Le ministre des Déplacés, Kamal Shehadi. ANI
Le ministre des Déplacés Kamal Shehadi a démenti vendredi, dans une déclaration à L’Orient-Le Jour, les informations selon lesquelles son ministère sera incessamment supprimé. Cette mise au point intervient après la publication d’un article sur le site Lebanon Debate accusant M. Shehadi de chercher à mettre un terme à l’existence de ce ministère, alors que de nombreux dossiers resteraient en suspens.

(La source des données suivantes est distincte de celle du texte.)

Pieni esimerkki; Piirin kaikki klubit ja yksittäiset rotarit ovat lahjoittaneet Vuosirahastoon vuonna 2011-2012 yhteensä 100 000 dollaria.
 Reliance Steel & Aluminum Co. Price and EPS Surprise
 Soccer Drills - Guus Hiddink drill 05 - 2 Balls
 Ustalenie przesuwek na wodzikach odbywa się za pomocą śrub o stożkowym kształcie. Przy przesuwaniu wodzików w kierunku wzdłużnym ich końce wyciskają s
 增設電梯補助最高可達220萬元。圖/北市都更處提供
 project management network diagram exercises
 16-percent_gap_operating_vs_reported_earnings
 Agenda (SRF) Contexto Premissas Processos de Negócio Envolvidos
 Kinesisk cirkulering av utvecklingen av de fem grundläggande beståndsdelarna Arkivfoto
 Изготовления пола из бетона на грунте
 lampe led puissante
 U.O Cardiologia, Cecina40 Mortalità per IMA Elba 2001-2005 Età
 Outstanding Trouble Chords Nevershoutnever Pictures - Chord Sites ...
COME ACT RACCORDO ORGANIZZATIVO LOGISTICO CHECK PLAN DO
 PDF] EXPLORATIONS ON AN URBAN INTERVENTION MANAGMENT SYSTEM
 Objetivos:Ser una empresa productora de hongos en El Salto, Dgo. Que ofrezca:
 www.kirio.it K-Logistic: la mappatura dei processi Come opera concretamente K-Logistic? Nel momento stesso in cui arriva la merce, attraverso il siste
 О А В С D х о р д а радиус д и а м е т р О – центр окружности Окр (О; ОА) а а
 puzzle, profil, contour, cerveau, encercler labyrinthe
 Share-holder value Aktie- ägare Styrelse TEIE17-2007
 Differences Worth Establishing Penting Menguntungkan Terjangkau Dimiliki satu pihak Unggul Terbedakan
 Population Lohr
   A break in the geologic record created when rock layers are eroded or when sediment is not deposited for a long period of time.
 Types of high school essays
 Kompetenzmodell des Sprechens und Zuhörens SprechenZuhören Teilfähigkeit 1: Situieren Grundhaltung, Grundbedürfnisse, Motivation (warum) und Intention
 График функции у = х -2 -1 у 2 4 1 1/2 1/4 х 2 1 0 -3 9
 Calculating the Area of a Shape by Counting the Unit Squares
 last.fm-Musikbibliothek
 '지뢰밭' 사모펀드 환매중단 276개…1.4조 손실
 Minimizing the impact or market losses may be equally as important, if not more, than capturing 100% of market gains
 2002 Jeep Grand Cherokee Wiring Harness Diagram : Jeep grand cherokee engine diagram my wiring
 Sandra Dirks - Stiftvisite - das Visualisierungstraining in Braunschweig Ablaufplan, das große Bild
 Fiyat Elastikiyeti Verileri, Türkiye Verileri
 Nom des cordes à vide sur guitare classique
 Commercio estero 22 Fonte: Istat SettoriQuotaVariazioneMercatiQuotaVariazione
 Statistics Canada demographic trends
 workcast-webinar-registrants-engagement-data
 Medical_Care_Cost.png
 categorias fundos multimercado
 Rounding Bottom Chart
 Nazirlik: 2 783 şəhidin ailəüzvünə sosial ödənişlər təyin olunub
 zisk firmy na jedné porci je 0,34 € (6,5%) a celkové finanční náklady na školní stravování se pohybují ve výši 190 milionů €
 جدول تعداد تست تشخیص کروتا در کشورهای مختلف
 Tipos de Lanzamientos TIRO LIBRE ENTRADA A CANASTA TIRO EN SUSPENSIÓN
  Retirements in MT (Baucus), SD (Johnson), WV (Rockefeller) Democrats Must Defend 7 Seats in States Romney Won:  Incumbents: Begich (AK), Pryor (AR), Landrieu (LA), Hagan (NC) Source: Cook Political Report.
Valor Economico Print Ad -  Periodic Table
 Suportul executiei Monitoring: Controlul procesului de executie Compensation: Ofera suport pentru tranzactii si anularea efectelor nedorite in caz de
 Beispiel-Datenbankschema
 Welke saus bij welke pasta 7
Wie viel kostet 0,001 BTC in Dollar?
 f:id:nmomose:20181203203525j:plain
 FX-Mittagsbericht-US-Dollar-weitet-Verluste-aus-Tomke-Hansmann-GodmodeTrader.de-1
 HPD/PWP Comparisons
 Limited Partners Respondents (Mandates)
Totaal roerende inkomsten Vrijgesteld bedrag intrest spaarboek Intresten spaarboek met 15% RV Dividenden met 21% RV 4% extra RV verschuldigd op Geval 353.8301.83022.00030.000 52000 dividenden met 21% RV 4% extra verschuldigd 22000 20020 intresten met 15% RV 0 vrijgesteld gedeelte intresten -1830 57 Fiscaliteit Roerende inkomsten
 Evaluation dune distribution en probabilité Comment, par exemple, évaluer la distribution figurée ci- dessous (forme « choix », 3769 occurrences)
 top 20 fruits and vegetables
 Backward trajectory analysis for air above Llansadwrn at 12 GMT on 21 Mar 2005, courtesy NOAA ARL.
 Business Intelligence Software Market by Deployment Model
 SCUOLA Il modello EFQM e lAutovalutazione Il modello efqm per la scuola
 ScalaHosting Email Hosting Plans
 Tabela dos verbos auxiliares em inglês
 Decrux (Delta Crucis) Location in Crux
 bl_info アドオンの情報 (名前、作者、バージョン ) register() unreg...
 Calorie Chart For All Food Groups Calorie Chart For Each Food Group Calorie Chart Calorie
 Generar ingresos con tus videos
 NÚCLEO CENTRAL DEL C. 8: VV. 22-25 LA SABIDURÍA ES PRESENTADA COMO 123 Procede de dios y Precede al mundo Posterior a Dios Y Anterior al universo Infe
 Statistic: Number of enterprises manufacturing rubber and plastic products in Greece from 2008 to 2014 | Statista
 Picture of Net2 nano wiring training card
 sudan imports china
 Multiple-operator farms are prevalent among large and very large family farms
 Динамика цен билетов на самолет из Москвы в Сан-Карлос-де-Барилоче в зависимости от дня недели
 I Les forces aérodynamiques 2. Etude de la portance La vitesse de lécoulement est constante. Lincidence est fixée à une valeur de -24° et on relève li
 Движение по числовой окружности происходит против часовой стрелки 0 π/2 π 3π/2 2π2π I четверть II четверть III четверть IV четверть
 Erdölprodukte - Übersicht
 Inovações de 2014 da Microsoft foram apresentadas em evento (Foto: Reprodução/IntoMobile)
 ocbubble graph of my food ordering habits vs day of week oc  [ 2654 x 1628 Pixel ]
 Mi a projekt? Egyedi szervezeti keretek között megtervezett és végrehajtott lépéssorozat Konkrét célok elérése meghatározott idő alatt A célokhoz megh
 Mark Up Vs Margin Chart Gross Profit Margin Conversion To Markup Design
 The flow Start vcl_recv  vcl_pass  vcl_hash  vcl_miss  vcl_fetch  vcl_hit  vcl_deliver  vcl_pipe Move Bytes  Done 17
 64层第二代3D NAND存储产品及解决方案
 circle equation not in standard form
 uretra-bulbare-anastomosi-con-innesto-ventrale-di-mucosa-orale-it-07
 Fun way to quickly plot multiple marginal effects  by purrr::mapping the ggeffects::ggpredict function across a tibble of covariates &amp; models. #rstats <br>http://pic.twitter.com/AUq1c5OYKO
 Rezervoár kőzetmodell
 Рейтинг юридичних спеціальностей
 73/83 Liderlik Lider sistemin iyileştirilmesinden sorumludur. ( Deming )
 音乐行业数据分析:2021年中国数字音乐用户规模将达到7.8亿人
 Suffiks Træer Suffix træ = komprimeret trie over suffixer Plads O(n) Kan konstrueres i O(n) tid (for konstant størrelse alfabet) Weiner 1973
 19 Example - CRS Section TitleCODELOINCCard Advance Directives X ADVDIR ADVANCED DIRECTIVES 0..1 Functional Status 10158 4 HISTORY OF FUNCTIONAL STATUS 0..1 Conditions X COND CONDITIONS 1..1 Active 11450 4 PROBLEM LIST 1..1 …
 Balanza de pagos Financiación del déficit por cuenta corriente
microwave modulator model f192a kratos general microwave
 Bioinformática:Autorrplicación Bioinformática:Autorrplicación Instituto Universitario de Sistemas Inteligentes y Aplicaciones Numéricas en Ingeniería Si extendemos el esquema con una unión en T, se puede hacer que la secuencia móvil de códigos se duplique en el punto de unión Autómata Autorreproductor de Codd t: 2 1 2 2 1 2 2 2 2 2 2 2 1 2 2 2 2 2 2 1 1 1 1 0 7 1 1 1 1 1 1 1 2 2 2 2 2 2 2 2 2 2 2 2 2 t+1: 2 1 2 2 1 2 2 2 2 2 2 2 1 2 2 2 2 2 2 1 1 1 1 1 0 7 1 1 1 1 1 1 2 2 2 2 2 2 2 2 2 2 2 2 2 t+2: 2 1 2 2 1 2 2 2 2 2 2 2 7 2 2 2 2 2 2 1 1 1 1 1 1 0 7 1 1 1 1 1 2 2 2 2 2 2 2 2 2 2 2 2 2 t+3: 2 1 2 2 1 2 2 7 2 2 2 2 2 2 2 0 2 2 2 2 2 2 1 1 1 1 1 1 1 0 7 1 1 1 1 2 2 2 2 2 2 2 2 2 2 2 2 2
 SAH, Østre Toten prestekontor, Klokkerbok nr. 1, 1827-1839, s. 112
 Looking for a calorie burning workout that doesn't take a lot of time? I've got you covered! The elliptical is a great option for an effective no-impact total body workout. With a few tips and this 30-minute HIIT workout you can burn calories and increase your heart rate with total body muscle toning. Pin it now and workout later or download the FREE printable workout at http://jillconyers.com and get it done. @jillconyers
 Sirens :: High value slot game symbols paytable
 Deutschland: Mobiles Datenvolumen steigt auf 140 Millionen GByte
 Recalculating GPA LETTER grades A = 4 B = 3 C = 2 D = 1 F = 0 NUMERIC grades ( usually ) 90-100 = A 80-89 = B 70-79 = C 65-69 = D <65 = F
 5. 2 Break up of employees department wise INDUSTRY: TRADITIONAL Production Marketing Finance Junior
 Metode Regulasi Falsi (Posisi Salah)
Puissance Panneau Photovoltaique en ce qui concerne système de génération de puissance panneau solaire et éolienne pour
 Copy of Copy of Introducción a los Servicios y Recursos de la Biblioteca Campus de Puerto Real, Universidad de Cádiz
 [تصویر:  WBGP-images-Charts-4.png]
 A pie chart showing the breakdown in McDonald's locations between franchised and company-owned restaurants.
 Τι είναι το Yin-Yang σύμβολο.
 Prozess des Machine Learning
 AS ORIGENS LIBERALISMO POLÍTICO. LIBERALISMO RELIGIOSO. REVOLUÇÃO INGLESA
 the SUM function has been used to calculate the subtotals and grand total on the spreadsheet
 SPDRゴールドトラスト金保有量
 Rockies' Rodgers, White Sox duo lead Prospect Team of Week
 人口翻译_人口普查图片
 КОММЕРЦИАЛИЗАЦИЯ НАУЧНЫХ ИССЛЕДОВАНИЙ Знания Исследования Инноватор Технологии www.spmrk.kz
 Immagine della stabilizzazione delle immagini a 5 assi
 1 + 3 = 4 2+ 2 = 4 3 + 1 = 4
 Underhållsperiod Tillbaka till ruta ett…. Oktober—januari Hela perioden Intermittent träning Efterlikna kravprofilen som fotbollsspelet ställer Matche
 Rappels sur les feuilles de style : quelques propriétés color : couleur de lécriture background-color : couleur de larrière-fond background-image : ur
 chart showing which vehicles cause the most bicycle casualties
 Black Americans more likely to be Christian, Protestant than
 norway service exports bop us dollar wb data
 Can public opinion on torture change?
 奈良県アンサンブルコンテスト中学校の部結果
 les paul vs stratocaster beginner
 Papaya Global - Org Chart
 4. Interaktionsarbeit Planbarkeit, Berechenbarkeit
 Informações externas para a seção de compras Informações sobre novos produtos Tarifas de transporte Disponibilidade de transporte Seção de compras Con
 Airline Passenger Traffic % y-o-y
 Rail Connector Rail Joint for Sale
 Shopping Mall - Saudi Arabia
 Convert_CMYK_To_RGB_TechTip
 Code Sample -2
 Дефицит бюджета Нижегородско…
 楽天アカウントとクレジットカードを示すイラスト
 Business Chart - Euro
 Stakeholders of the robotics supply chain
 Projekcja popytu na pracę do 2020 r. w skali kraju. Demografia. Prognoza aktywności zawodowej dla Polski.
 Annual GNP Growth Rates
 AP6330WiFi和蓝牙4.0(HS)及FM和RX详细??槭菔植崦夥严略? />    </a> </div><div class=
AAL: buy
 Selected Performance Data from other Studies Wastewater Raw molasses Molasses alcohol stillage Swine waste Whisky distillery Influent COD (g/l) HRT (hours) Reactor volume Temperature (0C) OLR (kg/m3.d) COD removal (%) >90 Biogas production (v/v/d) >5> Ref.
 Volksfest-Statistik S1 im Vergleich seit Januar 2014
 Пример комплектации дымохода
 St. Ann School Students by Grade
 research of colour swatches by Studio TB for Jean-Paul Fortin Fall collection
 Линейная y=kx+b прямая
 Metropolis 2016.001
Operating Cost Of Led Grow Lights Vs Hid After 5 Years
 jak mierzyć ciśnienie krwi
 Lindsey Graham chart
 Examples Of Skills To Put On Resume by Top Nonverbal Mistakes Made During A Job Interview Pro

Créé en 1992, deux ans après la fin de la guerre civile (1975-1990), le ministère des Déplacés avait pour mission d’assurer le retour des personnes déplacées pendant ce conflit et de les indemniser. Son abolition a été évoquée à plusieurs reprises au cours des vingt dernières années, sans jamais être concrétisée. « La suppression du ministère revient dans toutes les déclarations depuis 20 ans, mais rien n'a été décidé pour l'heure », a souligné le ministre à L'OLJ. Il assure par ailleurs que « personne ne sera spolié de ses droits et que les dédommagements en suspens seront versés lorsque le ministère réussira à se procurer les fonds nécessaires ».
Dans son article, Lebanon Debate affirmait que le ministre « insiste pour éliminer le ministère des Déplacés, alors que les dédommagements et les réconciliations (dans les localités affectées par la guerre civile) ne sont pas terminées ». « Nous ne pouvons pas supprimer un ministère alors que des dossiers sensibles sont toujours en suspens, indiquait ce média.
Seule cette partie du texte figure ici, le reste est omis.